P.S.~If you are related to me and have read this even though I have asked you not to I KNOW I do not have actual “demons” in my head. It was not meant literally. So calm down, put the phone down, and yes I have taken my meds.

As a side note my photography is of different things that I find interesting. Some pictures are of my jewelry or landscapes, but I do take pictures of Cemetery Art/Sculptures. To me they are beautiful and not macabre. I understand it isn’t for everyone and I try to do it in a respectful way. I myself have loved ones in some of these cemeteries. The one I refuse to photograph is where my mother is buried. It is a Veteran’s Cemetery and kept in deplorable condition. Last time I went I fell in a sinkhole. It was up to my thigh. My mother’s headstone had slid into the next row. It is constantly flooded. It disgusts me, not just for my mother but for the actual Veterans buried there like my grandfather and my father who will be there with my mother when the time comes. Complaints and letters have done nothing. But these places can be rich with beauty and history.

What Your Doctor Might Not Know

At my last Dr.’s appointment I had mentioned Ketamine to my Psychiatrist. He said no one was doing it and FDA approval was probably 5 to 6 years away. I mentioned to him that there is a doctor in our state using the nasal spray version for pain management. He looked at me funny and said that he “didn’t think this was true”. I had the doctor’s name and gave it to him. He is well known not just in my state but also New York and Massachusetts. I had a feeling patients were seeking him out for the use of the ketamine nasal spray for more than pain management it just wasn’t being disclosed. I also told my doctor that his own hospital had done a study on it. He didn’t know.

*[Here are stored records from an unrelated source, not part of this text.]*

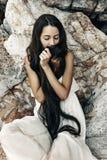 Bella giovane donna di stile di boho in vestito bianco Fotografia Stock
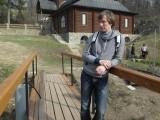 Парень на деревянном мостике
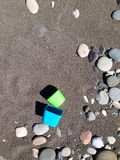 Stenar leksaker på sanden Royaltyfri Bild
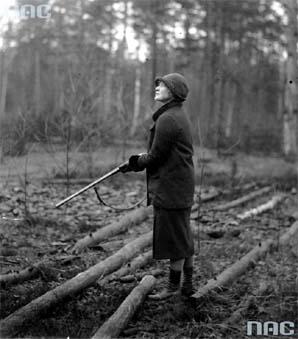 Maria Niezabytowska, polowanie, łowy, Białowieża, Puszcza Białowieska, okres międzywojenny, dwudziestolecie międzywojenne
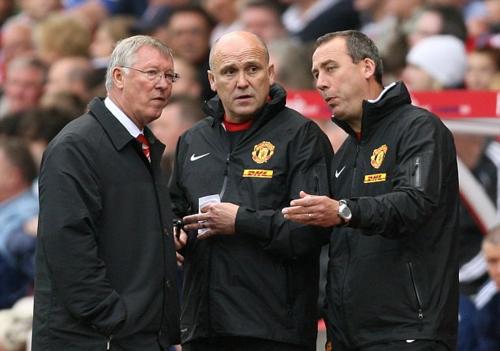 Ông Mike Phelan (giữa) khi làm trợ lý cho HLV Ferguson. Ảnh:Offside.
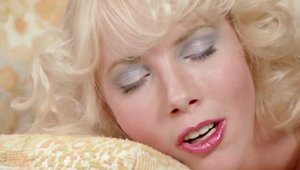Gorgeous girl Carol Connors goes in for raw sex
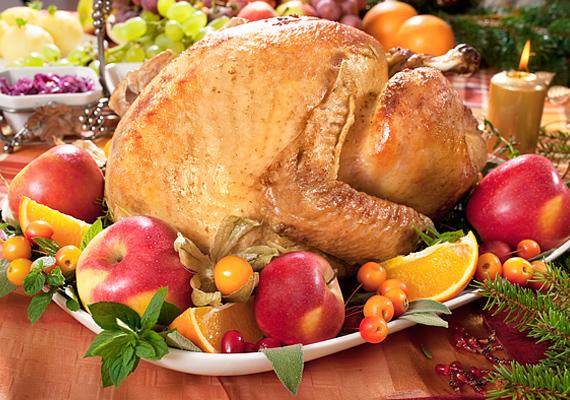 Az angolszász töltött pulyka is egyre kedveltebb fogás karácsonykor. Íme, egy almás recept! »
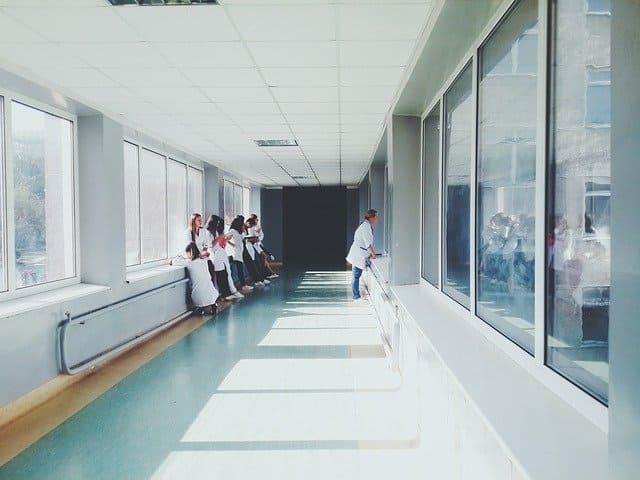 Manutenção do plano de saúde cancelado pode ser obtida judicialmente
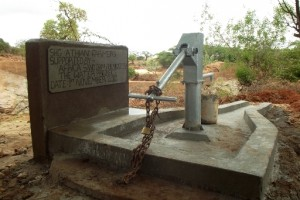 The Water Project : athiani-farmers-shg_shallow-well_november-2012-3
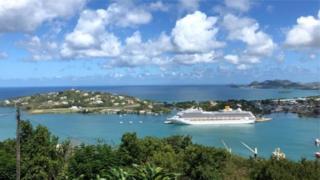 Корабель біля острова
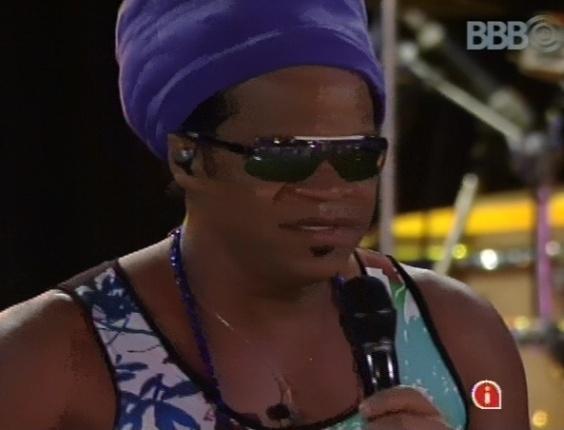 6.mar.2013 - Carlinhos Brown abre Festa Astral com show na noite desta quarta-feira exclusivo para os brothers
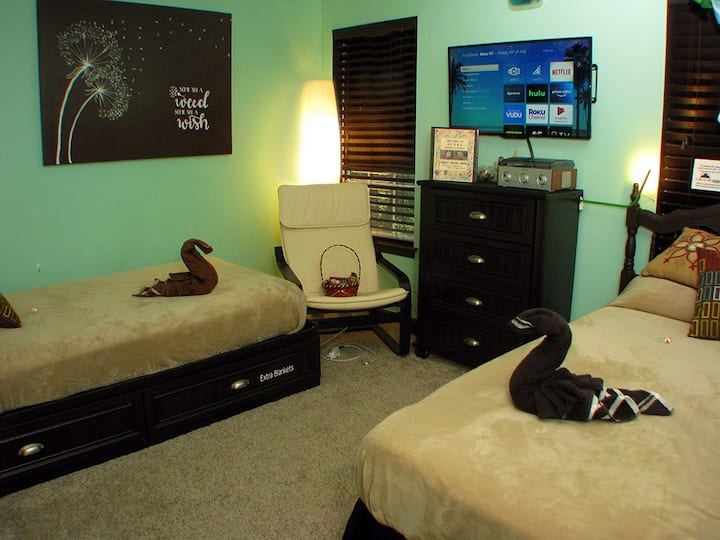 2 Twin Beds in Modern Room (Hot Tub Open All Year)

This drug, once the side effects are taken care of can lift a Bipolar patients Depressive state within 10 to 20 minutes in most cases. Right now there are ketamine clinics across the U.S. but you have to stay and be monitored while it is being done. Most clinics do it through transfusion and are using the version with the hallucinatory side effects. It is my understanding that the nasal spray does not have these side effects but may not be as effective.

Regardless, if this was another medication for erectile dysfunction it would already be on the market. The drug reps would be pushing it like candy. Because the people who take that type of medication are usually middle aged Caucasian men with good health insurance.

The people who usually are portrayed as taking psychiatric meds are poverty stricken, homeless, with no health insurance or are on State Assistance or Medicare.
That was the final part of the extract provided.